La serenidad es la resignación a la vez intelectual y moral a la naturaleza de las cosas: es la paciencia frente a la Todo-Posibilidad en tanto que ésta exige, por su misma limitación, la existencia de posibilidades negativas, negadoras del Ser y de las cualidades que lo manifiestan, tal como hemos señalado antes. Asimismo cabe decir, con el objeto de provee una clave más, que la serenidad consiste en resignarse a ese destino a la vez único y permanente que es el momento presente, a ese “ahora” itinerante al cual nadie puede escapar y que, en su sustancia, pertenece a lo Eterno. El hombre consciente de la naturaleza del Ser puro permanece de buena gana dentro del instante que el Cielo le ha asignado; no tiende febrilmente hacia el porvenir y no se inclina amorosa o tristemente sobre el pasado. El presente puro es el momento de lo Absoluto: es ahora —ni ayer ni mañana— cuando estamos ante Dios.

DATOS DISPONIBLES >>
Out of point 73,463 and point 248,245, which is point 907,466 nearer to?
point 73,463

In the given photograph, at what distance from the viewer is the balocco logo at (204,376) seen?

TAREAS >>
1. Traduce al inglés esta oración del artículo: "El presente puro es el momento de lo Absoluto: es ahora —ni ayer ni mañana— cuando estamos ante Dios."
2. Según el artículo, ¿qué es el presente puro?
3. Enumera, sin repetir ninguna, todas las palabras del artículo que llevan mayúscula inicial sin estar al comienzo de una oración.

SOLUCIONES >>
1. The pure present is the moment of the Absolute: it is now, neither yesterday nor tomorrow, that we stand before God.

2. El momento de lo Absoluto.

3. Todo-Posibilidad, Ser, Eterno, Cielo, Absoluto, Dios